Refinement: Train the initialized SSM on data from the complex target system (which may require infinite memory or adaptive policies) using gradient descent. The model starts with the correct symbolic structure and refines it to handle continuous or unbounded constraints.

C. Experimental Setup

Benchmarks: SYNTCOMP (a suite of synthesis benchmarks for reactive systems).
Task 1 (Finite-State): Learning regular languages from scratch. Comparing random-initialized SSMs against Active ( $L^*$ ) and Passive (RPNI) learning.
Task 2 (Infinite-State/Complex): Learning Dynamic Arbitration Policies for cloud resource allocation.
- Base: A finite-state arbiter (e.g., Round Robin).
- Augmentation: The policy must track the deviation of grants from the average over the entire history (requiring infinite memory).
- Goal: Learn an adaptive policy that respects the base logic but dynamically adjusts safety constraints based on cumulative history.

3. Key Contributions

Formal Equivalence Proof: The first proof establishing that Moore machines admit exact realizations as SSMs, preserving both structure and input-output behavior.
Symbolic Warm-Starting Framework: A novel pipeline that initializes continuous SSMs with symbolically learned approximations, effectively lifting automata learning into continuous domains.
Empirical Evidence of Inductive Bias: Demonstration that symbolic structure provides a critical inductive bias. Randomly initialized SSMs fail to recover discrete structure even on simple tasks, whereas symbolic methods are orders of magnitude more sample-efficient.
Efficient Learning of Complex Systems: Showing that warm-started SSMs can learn systems requiring infinite memory (dynamic arbitration) significantly faster and more accurately than random initialization.

4. Results

Sample Efficiency (Finite-State Tasks)

Data Requirements: Symbolic methods ( $L^*$ , RPNI) achieved perfect emulation of SYNTCOMP benchmarks with orders of magnitude fewer samples than gradient-trained SSMs.
Accuracy:
- $L^*$ : 77.3% perfect emulation.
- RPNI: 56.0% perfect emulation.
- Random SSM: Only 33.3% perfect emulation.
Structure Recovery: PCA visualizations of SSM hidden states showed that random initialization failed to cluster into distinct symbolic states (low ARI/NMI scores), confirming that gradient descent does not naturally discover discrete automaton structure.

Warm-Starting Performance (Complex/Infinite-State Tasks)

Convergence Speed: Symbolic warm-started SSMs reached 90% test accuracy 243 epochs earlier on average than randomly initialized SSMs.
Statistical Significance: The difference in convergence speed was statistically significant (Mann-Whitney U test, $p = 0.0122$ ).
Accuracy: Warm-started models achieved 2–5x faster convergence and higher overall test accuracy.
- Example: On a 5-channel arbiter, warm-started models reached ~100% accuracy in 300 epochs, while random models reached only 60% after 950 epochs.
Memory Constraints: The approach increased model dimensionality (due to the Kronecker product input), occasionally causing GPU memory exhaustion for very large parameterizations ( $N=5, 6$ ), highlighting a trade-off between expressiveness and scalability.
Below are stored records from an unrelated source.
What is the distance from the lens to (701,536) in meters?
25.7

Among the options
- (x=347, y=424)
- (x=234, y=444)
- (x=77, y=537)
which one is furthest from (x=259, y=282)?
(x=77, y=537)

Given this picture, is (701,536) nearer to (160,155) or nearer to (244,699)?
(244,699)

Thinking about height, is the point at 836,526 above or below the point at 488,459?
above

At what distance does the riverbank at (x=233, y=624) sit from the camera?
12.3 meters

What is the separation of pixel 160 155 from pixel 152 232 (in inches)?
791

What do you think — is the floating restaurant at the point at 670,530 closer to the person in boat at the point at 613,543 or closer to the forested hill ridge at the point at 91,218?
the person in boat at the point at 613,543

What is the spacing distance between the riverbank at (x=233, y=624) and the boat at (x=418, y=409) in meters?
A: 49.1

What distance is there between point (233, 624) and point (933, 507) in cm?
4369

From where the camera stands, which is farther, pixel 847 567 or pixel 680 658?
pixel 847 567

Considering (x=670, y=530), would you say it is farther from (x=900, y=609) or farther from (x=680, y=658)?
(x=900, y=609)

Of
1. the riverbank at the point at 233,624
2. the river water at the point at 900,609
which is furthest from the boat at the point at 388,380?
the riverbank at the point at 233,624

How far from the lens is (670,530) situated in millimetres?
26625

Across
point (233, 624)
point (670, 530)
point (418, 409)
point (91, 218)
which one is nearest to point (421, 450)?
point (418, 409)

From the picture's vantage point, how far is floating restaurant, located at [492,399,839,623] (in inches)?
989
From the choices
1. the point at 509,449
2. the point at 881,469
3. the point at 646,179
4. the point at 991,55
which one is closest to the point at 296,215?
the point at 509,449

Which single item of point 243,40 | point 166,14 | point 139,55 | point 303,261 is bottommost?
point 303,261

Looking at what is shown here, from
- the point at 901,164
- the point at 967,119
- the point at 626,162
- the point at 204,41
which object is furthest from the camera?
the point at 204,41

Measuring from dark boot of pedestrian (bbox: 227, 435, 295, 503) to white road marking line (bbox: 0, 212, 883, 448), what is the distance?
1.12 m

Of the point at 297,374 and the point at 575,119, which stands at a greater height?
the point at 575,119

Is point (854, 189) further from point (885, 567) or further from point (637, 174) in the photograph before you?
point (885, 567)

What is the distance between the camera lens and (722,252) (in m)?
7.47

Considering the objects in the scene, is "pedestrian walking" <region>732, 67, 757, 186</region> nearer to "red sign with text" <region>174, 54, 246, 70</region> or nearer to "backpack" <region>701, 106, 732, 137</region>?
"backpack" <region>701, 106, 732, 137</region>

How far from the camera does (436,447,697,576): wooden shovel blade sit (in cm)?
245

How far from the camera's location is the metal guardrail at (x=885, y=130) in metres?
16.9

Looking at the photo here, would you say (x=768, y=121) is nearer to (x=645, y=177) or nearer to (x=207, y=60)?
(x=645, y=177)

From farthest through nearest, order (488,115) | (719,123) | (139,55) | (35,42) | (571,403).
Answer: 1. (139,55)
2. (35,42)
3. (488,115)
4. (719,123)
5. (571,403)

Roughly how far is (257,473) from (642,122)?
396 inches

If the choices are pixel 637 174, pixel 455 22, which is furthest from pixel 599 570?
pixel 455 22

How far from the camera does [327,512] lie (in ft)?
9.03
5. Significance and Conclusion

This work fundamentally shifts the paradigm for learning sequential systems by:

Bridging Discrete and Continuous: It moves automata learning out of purely discrete spaces, allowing symbolic structures to serve as "seeds" for deep learning models.
Solving the Infinite Memory Problem: It enables the learning of systems that require unbounded history (which classical automata cannot represent) by leveraging the recurrence of SSMs, initialized with the correct finite-state logic.
Inductive Bias: It demonstrates that for complex control problems, providing a model with the correct structural prior (symbolic logic) is far more effective than relying on the model to discover structure from raw data.

The authors conclude that this approach offers a principled way to exploit symbolic structure in continuous domains, enabling efficient learning in complex settings where neither pure symbolic nor pure neural approaches succeed alone. Future work aims to explore spectral learning to reduce the dimensionality of these warm-started models.